The search itself often follows a familiar pattern. You look for clarity, latch onto an explanation that feels complete and emotionally satisfying, and settle for a while. It brings relief. It creates a sense of orientation. Over time, doubts reappear. Inconsistencies surface. The explanation stops working. So the search begins again. We are conditioned to want instant answers instead of composing our own. Sitting with uncertainty feels uncomfortable, especially after long periods of confusion. When answers feel complete and reassuring, it becomes easy to follow a guru or an ideology rather than remain in that uncertainty.
Think of information again as animal feed. It is measured, developed, adjusted, and researched over long periods of time. Not only to nourish, but to ensure acceptance and regular consumption. Predictable feeding creates predictable behavior. Over time, certainty and repetition rewire responses. A kind of Pavlovian reflex forms.
Even grazing or wild animals will travel long distances and line up at feeding stations once they learn where and when food reliably appears. They stop grazing, hunting, or gathering on their own. Not because they are forced to, but because the system makes following easier than choosing.
Something similar happens with meaning. Belief, faith, and identity carry enormous energy. That energy can be mobilized, redirected, and used. Often this happens quietly, without the person noticing how much of their orientation has been outsourced. This is the energy that leaders and gurus use and often misuse.
Gurus are just people. Within each person there are good traits and less good actions. Yet when interpretation is handed over, what is being followed is no longer just a person or an idea, but the relief that comes from no longer having to filter, decide, or hold uncertainty alone.
At some point, developing one’s own belief system becomes unavoidable. Not as an absolute truth. Not as something to impose on others. More like a walking stick, something to rely on while moving. This requires a certain discipline. The discipline of not needing complete answers all the time. Because the moment total certainty becomes necessary, vulnerability increases. That is often when people get converted into an “ism.”

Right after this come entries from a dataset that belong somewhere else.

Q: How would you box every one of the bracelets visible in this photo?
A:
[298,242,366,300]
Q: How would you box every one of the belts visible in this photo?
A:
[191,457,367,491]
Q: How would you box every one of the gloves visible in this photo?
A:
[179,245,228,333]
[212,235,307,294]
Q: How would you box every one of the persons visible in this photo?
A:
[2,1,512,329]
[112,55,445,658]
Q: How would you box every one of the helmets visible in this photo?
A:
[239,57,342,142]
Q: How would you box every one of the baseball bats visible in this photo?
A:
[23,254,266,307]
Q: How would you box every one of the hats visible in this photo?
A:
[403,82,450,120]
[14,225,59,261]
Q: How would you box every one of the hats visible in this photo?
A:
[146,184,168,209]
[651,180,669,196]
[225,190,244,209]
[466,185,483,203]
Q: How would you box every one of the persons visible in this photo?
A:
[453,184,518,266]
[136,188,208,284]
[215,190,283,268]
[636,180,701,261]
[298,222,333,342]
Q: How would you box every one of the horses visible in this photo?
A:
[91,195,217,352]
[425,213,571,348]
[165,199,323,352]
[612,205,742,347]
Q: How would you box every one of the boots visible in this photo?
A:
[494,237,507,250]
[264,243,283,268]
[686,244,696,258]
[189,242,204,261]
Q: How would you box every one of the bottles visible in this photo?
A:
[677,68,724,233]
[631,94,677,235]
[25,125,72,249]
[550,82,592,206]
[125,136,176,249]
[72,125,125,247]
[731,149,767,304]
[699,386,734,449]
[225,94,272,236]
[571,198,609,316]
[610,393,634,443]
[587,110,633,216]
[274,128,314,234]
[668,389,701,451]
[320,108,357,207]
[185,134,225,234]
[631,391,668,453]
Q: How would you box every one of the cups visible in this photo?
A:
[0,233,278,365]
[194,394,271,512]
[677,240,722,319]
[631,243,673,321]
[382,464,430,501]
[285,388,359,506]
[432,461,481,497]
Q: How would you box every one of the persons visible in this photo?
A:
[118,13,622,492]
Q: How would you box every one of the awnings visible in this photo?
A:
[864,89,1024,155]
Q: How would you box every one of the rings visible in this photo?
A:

This article series is not meant to provide prepackaged answers. Those can be shiny and satisfying for a moment. The intention is to support the search for an intersection: what you experience yourself, what others you trust have experienced, and what continues to hold up over time in lived practice.
Being fully confident can feel powerful. But in nature, in life, and in the human mind, rigid systems tend to break under pressure. A small degree of uncertainty can be a form of strength. It allows flexibility. It preserves the ability to adjust, to move on mentally when conditions change.
In that sense, uncertainty is not a failure of understanding. It is part of maintaining orientation.
There is an image of life as a river, or a conveyor belt. Many things are set. The movement continues anyway. Once you realize you are in it, the ride can unfold in different ways. It can be unconscious, like sliding down a giant slide with eyes closed, screaming now and then. Or it can be more like surfing. The wave still moves forward, but awareness and coordination change the experience. Being conscious can be terrifying. But it can also feel more alive than being constantly dragged or steered by forces you never see.
Are you sliding, or are you surfing in life?